Texte d'Henri Pradalier dans le Guide du patrimoine Languedoc-Roussillon.
La construction du palais des rois de Majorque découle de la création par Jacques 1er le Conquérant, roi d'Aragon et comte de Barcelone, du petit royaume de Majorque en faveur de son dernier-né, Jacques. Afin d'affirmer l'existence d'un royaume contesté, Jacques II de Majorque (1276-1311) s'attacha à le doter de tous les signes extérieurs de l'Etat, entre autres d'une série de résidences luxueuses édifiées dans les principales villes. Perpignan fut la première à bénéficier de cette fièvre bâtisseuse qui fut une constante des trois souverains de Majorque jusqu'en 1349. La somptuosité des constructions fut inversement proportionnelle à la puissance et à la solidité de leur état. Après l'annexion du royaume de Majorque, Perpignan perdit son rôle de capitale et la résidence royale se transforma peu à peu en place militaire que les souverains fortifièrent régulièrement au cours des siècles. Louis XI fit construire un boulevard et une citadelle en direction du sud en direction du sud, qui furent restaurés en 1494 par les rois catholiques. En 1538, Charles Quint entoura le vieux palais médiéval d'une citadelle que son fils Philippe II doubla peu de temps après par une nouvelle enceinte. Cet ensemble massif aux puissants murs de brique enserre encore le vieux palais médiéval.
La construction du palais
Avant son accession au trône de Majorque, alors qu'il administrait ses futurs états au nom de son père, l'infant Jacques entreprit de construire sur une colline qui dominait Perpignan et portait de façon prémonitoire le nom de Puig del Rey (colline du roi) un château bâti ex nihilo. Cette circonstance libéra les architectes royaux de toute contrainte, leur permettant de réaliser une œuvre moderne et parfaitement adaptée aux besoins d'un royaume de la fin du 13e siècle. Trois personnages paraissent liés au chantier mais on ignore la part que chacun prit dans l'avancement de l'oeuvre. On doit attribuer à Maître Raimond Pau, lapicide, qualifié dès 1274 de « Magister operis castri Perpiniani », la conception d'ensemble du palais et les premiers travaux. Si le nom de Maître Pons Descoyl, architecte préféré de Jacques 1er, n'est jamais associé dans les textes à la construction du palais, son style se retrouve cependant dans maintes parties, en particulier dans la chapelle, et il est difficile d'imaginer que Jacques 1er, qui lui confiait les chantiers les plus importants de son royaume, n'ait jamais fait appel à lui au cours des travaux. Enfin, Bernard Quer, responsable des œuvres royales des comtés de Roussillon et de Cerdagne sous le règne de Sanche (1311-1324) et de Jacques III de Majorque (1324-1349), intervint à plusieurs reprises au palais royal de Perpignan jusqu'en 1347. Cet ensemble en apparence cohérent fut pourtant édifié assez lentement et subit des transformations tardives. La première campagne de travaux dura jusqu'en 1285. A ce moment, le palais ne comptait pas encore d'étage puisque la chambre du roi, où reposait Jacques II, malade et alité, se trouvait au rez-de-chaussée : le souverain put en effet échapper à son frère le roi d'Aragon lors du siège de 1285 en empruntant l'égout qui passait sous sa chambre que le maître d'oeuvre, opportunément présent, ouvrit en cassant le dallage. En raison du conflit avec l'Aragon, les travaux furent interrompus ou ralentis pendant quelques années. De cette première campagne datent les murs d'enceinte, les salles du rez-de-chaussée et la tour de l'Hommage flanquant au centre l'aile d'entrée, construits en galets de rivière avec chaînage d'angle en pierre de Baixas, et comportant des fenêtres larges en brique et d'autres, étroites, encadrées de pierres de taille.

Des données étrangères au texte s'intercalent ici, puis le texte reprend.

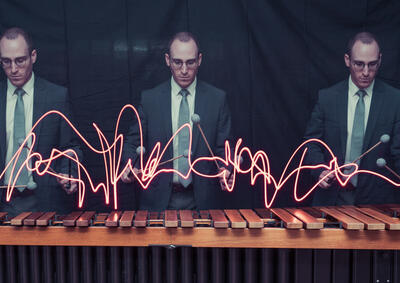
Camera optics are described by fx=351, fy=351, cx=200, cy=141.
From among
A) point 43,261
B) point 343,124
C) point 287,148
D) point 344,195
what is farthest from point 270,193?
point 43,261

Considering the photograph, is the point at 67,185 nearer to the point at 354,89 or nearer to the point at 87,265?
the point at 87,265

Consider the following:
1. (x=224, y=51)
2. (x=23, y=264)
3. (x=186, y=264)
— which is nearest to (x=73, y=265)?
(x=23, y=264)

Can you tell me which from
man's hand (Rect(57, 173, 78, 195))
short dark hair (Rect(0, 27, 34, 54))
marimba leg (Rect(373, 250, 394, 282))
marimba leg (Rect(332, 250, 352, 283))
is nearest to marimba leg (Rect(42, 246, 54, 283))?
man's hand (Rect(57, 173, 78, 195))

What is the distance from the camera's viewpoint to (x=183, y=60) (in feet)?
10.1

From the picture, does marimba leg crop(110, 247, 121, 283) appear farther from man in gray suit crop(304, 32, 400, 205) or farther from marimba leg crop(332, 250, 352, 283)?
man in gray suit crop(304, 32, 400, 205)

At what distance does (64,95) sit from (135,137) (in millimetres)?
725

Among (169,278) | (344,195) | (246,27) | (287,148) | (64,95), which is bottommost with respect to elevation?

Les travaux reprirent vers 1295 avec la construction des chapelles, terminées vers 1309, et, à partir de 1300, avec celle des appartements royaux dans l'aile de fond de cour, puis celle des ailes à gauche et à droite de la cour. Dans les maçonneries de cette deuxième campagne, les galets de rivière alternent avec des assises de brique. Un calcaire tendre a été utilisé pour les piliers et le parement intérieur des chapelles, ainsi que pour les baies géminées en plein cintre à modénature gothique. On ne sait à quelle date prit fin cette deuxième campagne, mais l'on estime que Jacques II vit le palais quasi terminé avant sa mort en 1311, son fils Sanche se contentant d'achever ce qui devait l'être, peut-être en utilisant exclusivement la brique. Les modifications commencèrent avec Jacques III, qui ajouta les deux tourelles quadrangulaires au milieu des faces nord et sud et les quatre tourelles d'angle.